PC is a major membrane phospholipid found in eukaryotic cells. It is a major component of the membrane bilayers of all cellular organelles. PC is also an integral part of the monolayers surrounding certain plasma lipoproteins, such as high density lipoproteins (HDL), or “good” cholesterol; low density lipoproteins (LDL), or “bad” cholesterol; and very low density lipoproteins (VLDL). VLDL is assembled in the liver and secreted into the bloodstream, where it is a precursor to LDL; without PC, the lipids can remain behind and build up in the cell.

PC is formed by two pathways: the choline pathway, which is found in all mammalian tissues and uses the dietary nutrient choline as its precursor; and the phosphatidylethanolamine N-methyltransferase (PEMT) pathway, which starts with methionine and operates almost exclusively in the liver.

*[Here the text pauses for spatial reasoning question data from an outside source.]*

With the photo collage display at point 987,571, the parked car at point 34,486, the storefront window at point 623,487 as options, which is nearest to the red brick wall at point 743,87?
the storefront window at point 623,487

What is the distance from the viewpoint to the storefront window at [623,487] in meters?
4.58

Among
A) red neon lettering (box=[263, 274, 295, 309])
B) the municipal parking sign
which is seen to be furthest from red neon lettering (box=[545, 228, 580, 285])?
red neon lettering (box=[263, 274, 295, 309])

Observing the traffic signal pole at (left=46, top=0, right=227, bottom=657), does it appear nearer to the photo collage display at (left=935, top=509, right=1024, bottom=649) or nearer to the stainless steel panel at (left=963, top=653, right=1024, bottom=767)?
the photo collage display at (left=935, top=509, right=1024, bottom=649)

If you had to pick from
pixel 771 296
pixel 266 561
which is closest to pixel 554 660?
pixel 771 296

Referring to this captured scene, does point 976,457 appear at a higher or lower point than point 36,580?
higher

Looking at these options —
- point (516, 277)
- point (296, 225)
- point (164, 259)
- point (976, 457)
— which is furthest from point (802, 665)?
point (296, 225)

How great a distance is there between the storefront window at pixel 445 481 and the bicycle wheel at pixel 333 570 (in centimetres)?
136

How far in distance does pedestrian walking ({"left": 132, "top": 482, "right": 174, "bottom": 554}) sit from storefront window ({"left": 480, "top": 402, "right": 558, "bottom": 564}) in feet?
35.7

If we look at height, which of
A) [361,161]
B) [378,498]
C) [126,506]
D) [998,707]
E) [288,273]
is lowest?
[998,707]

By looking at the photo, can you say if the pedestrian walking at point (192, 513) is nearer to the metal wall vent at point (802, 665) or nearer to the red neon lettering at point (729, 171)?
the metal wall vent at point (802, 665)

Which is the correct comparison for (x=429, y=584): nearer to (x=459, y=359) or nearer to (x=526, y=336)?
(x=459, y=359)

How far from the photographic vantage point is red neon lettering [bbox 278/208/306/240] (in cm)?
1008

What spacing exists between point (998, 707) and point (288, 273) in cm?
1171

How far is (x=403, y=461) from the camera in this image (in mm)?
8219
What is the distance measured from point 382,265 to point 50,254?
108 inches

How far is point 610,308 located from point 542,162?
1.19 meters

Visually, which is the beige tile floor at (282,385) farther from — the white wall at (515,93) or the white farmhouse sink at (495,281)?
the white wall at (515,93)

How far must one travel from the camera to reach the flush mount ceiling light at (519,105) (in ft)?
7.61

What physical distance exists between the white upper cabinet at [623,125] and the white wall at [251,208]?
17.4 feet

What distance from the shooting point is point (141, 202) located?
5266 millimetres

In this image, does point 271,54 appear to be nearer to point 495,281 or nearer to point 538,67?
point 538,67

By 1987, Vance had been working for many years to understand the regulation of these two pathways. His lab had been trying to purify the enzyme PEMT since 1976. Membrane-bound enzymes are notoriously difficult to purify because they do not dissolve in aqueous buffers. A detergent was needed to solubilize the enzyme, which meant that normal purification methods, such as column chromatography, had to be modified. Once the enzyme was solubilized in buffer, it would very quickly lose activity. For these reasons, Vance refers to the purification of membrane proteins as “masochistic enzymology.”

Neale Ridgway, who was a doctoral student in Vance's lab, was able to accomplish this feat in 1987. Vance says Ridgway “had this desire to purify the enzyme, and he didn't give up.” Ridgway had a stroke of inspiration one day when he decided to use a phosphate rather than a Tris buffer in the purification process. He succeeded in stabilizing and then purifying the enzyme. “Thus PEMT became one of the first membrane-bound enzymes to be purified from mammalian sources,” says George Carman at Rutgers University, a JBC associate editor. “This was a miraculous feat that Ridgway had performed,” he says. “It was a major accomplishment in the field of lipid metabolism.”

Next, Vance and colleagues cultured rat liver cells to understand the relative importance of the two pathways to PC production. They fed rats a choline-free diet to hinder production of PC by the choline pathway. They then cultured cells from the rats' livers and added back choline or methionine. They found that both pathways were needed to secrete normal amounts of VLDL into the circulation. The studies “provided an important link between the liver phospholipid metabolism and lipoprotein production,” says Dowhan.

Vance's lab then worked for several years to clone the cDNA that encodes PEMT. “These days, you can isolate a gene almost at will using bioinformatics,” Carman says. “But back then, it was not trivial.”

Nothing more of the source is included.